Yoga injuries

Hello,

There are some unquestionable benefits from yoga, but in my case lower back pain and an annoying sciatica-like pain on my right buttock-hip have developed.
I have noticed that the more I practiced it, the more my lower back felt strained.
Pigeon pose was fine at the beginning, but now I have to stay away from it, because I am afraid of injuring more my righ hip.
I also had the misfortune of finding a teacher that wanted to give us a massage on our lower back while being in child pose: that did it ! THe pressure she exercised on our lower back seemed to open up my hips in a bad way.

Any experts among us who could say how to avoid yoga injuries expecially for certain more challenging poses ? How to recognize a good instructor from an incompetent one (despite appearances) ?
Do you actually know of a yoga book that describes what muscles are involved in each yoga pose ?

Thank you,

Grazia

Namaste Grazia,

Please see Mukunda Stile’s book “Structural Yoga Therapy” for anatomy and descriptions of where the sensation of the poses should be felt. You are guided through a series of range of motion to identify weak and tight muscles. A qualified instructor can provide modifications or alternate poses so that injury does not occur and discomfort is reduced. If you would like to you may write to Mukunda on this forum under Mukunda’s Q&A.

Low back pain and tight hamstrings often accompany one another. In general, forward folds can irritate sciatica due to the stretch placed on the nerve. A tight gluteal muscle (piriformis) can be released by a competent massage therapist, and is frequently the culprit in sciatic syndrome, if it is not caused by a disc condition in the lumbar spine.
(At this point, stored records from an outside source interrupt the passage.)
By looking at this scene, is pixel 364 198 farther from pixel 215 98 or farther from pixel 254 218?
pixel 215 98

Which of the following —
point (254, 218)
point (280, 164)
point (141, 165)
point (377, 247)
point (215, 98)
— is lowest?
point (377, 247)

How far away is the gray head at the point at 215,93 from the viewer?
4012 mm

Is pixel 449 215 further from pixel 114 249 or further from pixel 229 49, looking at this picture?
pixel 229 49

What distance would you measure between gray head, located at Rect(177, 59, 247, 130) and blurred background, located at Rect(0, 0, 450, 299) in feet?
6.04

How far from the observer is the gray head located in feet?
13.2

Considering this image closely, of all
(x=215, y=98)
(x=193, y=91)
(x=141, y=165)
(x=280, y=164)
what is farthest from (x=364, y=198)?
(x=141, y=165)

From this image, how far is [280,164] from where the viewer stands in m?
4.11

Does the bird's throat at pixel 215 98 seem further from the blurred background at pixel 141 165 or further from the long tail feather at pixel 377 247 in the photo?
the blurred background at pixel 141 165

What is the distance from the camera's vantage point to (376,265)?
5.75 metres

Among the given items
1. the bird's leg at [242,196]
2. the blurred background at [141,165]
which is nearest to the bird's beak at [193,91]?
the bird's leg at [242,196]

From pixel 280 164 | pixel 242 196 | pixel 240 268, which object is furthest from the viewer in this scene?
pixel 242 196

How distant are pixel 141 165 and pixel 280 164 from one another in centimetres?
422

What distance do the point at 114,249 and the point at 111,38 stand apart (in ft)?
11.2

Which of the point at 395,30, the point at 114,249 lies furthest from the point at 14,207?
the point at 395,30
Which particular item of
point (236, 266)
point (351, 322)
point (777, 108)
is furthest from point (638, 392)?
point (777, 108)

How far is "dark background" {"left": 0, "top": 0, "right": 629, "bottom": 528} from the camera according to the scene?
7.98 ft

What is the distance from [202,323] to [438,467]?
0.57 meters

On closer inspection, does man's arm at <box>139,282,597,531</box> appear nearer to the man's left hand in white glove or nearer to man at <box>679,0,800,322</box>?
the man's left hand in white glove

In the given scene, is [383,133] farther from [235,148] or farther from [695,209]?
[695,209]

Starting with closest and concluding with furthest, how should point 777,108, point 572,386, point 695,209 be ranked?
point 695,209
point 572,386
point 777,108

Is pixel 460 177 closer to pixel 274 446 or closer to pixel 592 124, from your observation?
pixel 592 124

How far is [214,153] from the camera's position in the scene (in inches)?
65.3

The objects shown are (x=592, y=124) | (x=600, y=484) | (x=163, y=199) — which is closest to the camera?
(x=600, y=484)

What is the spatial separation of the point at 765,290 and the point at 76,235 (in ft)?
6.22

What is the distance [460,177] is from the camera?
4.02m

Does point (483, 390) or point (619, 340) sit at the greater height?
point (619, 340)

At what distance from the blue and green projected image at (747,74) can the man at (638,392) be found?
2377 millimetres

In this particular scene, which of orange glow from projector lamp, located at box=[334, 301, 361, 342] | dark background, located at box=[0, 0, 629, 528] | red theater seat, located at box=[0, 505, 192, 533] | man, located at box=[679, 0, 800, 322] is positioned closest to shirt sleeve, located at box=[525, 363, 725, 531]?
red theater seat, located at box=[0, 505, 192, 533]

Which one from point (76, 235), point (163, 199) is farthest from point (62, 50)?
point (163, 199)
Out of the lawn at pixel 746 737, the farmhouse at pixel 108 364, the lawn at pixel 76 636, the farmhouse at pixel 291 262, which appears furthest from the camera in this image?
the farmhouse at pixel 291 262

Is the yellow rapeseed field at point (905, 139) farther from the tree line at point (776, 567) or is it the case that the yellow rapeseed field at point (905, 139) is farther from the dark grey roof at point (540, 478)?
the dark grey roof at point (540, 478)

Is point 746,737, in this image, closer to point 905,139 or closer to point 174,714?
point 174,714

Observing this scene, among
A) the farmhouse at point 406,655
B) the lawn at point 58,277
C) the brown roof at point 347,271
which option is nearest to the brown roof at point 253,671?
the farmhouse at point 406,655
I would recommend that you get a copy of Structural Yoga, do an analysis for yourself and practice the single joint mobility movements to free up the restrictions in the hip, buttock, legs and back. By training each joint to function effectively with single joint movements, more complicated whole body movements can be done with greater ease. Finally, it is your responsibility to practice asana within the comfort zone of your physical limitations. Pain, strain and injury do not serve you. Place your attention in your body and gradually move through the first boundary of resistance with appropriate breath work. Do not judge your yogasana on the outer form.